GPRS stands for General Packet Radio Service and is a second generation (2G) and third generation (3G)--or sometimes refered to as in-between both generations, 2.5G--wireless data service that extends GSM data capabilities for Internet access, multimedia messaging services, and early mobile Internet applications via the wireless application protocol (WAP), as well as other wireless data services.
GPRS is a cellular networking service that supports WAP, SMS text messaging, and other data communications. GPRS technology is integrated into so-called 2.5G mobile phones designed to provide faster data transfer speeds than older 2G cellular networks.
An always-on packet switching service, mobile Internet providers offered GPRS together with voice subscription packages before 3G and 4G technologies became popular. Customers originally paid for GPRS service according to how much network bandwidth they used in sending and receiving data until providers changed to offer flat-rate unlimited use packages.
Features of GPRS
GPRS was one of the earliest cell phone data access technologies, and more widespread particularly in Europe and Asia, though it was adopted by carriers in North America, such as Rogers in Canada and T-Mobile in the US.
2G (second generation) GPRS service had data rates of 56-114 kbit/second--akin to dial-up modem speeds.
GPRS wireless networks were later enhance faster 3G (third generation) throughput speeds. T-Mobile's EDGE (enhanced Data Rates for Global Evolution), for example, delivers up to 4 times the GPRS rate.
Both GPRS and Edge, however, are quickly being surpassed by even faster 4G (fourth generation) mobile data networks.
How does GPRS work?
GPRS is a network overlay to the existing cellular network. It uses the nature of IP transmissions to its advantage. Because IP traffic is made of "packets", the network does not need to have continuous data transmission. Thus, IP traffic can easily share the channels. A user may be receiving or transmitting data while another one is reading information. The second user does not need to use the channel during this time, and it makes packet networks more efficient than circuit-switched networks (2G), where the channel would be in use, regardless of the user transmitting or not.
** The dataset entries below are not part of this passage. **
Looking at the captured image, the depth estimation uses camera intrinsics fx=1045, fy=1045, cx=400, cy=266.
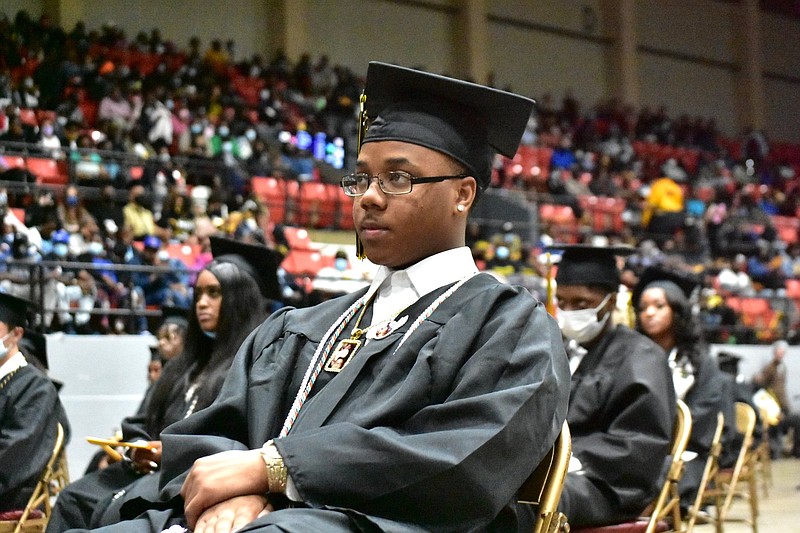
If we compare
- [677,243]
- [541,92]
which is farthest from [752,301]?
[541,92]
Each channel is divided into eight time slots, with a maximum data transmission of 13.4Kbps. One of these time slots is used for control, and normal allocation would reserve two slots for voice traffic as well. Asymmetric traffic (more download than uploads) dictates the distribution of the remaining time slots:
Type
Meaning
2+1
two slots for download + 1 for upload
3+1
three slots for download + 1 for upload
4+1
four slots for download + 1 for upload
Also, the GPRS devices have a classification related to their ability to handle GSM voice calls and GPRS connections:
Class
Meaning
A
devices are capable of simultaneous voice and data transmission
B
devices support one type at a time, and switch automatically between data and voice
C
devices support one type at a time, and require user intervention to switch between data and voice
The connection to the GPRS network is always on, but the device needs to connect to the data terminal (Pocket PC, notebook, cellular phone). The connection times are of course much lower than dial up. My personal tests show GPRS connection to be ready to use in 7 seconds, while a dial up requires around 35 seconds to be in a ready state.
How to use GPRS
A user can connect to a GPRS enable network in three different ways:
Using a mobile with a microbrowser to access WAP pages
A user can connect to the GPRS and browse WAP pages from a GPRS enabled mobile. Of course the impact of reduced content on WML format and using the little phone keypad to type in URLs is tiresome. Examples are mobile phones such as Ericsson T39m and T68i.
Using a handheld with built in GSM/GPRS capabilities
Using handhelds with GPRS capabilities a user can connect to the GPRS network. All Internet services will be available, providing the needed ports are not blocked. This includes web, e-mail, newsgroups, VPN, ftp, etc. The connection between the terminal and the GPRS modem can be via infrared, serial cable or bluetooth. Examples are Treo, XDA Pocket PC Phone Edition, and Smartphones.
Using a mobile as a GPRS modem.
A user can connect a notebook, desktop or handheld to connect to a GPRS enabled mobile, and then connect to the Internet. All Internet services will be available, providing the needed ports are not blocked. This includes web, e-mail, newsgroups, VPN, ftp, etc. The connection between the terminal and the GPRS modem can be via infrared, serial cable or bluetooth. Examples are using a H3970 to link via Bluetooth to a T39m and from there to the Internet.
Using a PCMCIA card as a GPRS modem
A PCMCIA card can be used as a GPRS enabled modem, and once inserted a dial up connection can be created. From there the user can connect to the Internet. All Internet services will be available, providing the needed ports are not blocked. This includes web, e-mail, newsgroups, VPN, ftp, etc.